[ASSIGNMENT] Return every entry exactly, except for any pictures.

[THE RECORDS]
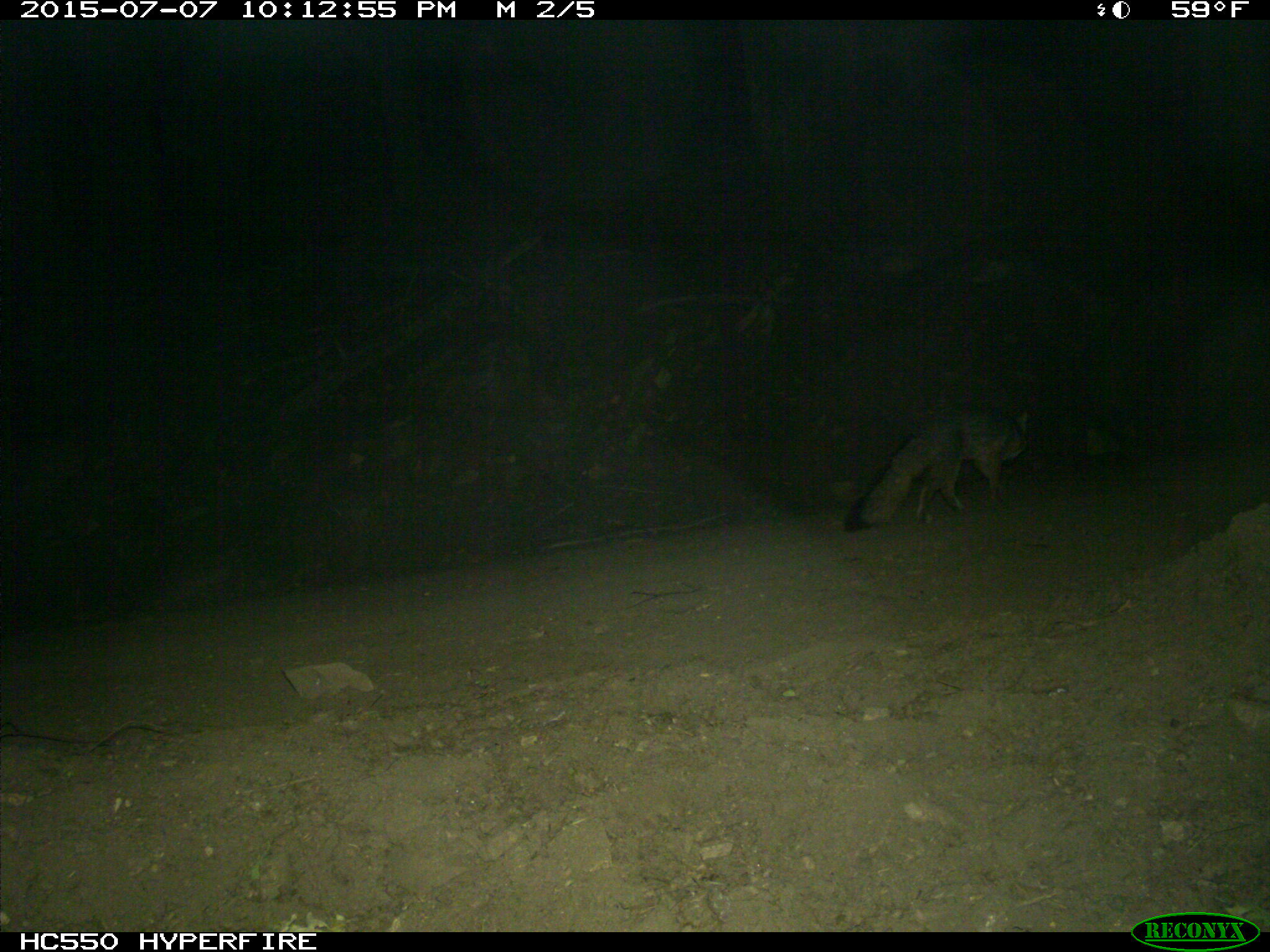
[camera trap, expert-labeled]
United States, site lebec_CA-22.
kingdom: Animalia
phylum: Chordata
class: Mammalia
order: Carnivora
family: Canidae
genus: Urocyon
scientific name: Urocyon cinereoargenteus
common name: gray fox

[RESPONSE TO THE EXERCISE]
[camera trap, expert-labeled]
United States, site lebec_CA-22.
kingdom: Animalia
phylum: Chordata
class: Mammalia
order: Carnivora
family: Canidae
genus: Urocyon
scientific name: Urocyon cinereoargenteus
common name: gray fox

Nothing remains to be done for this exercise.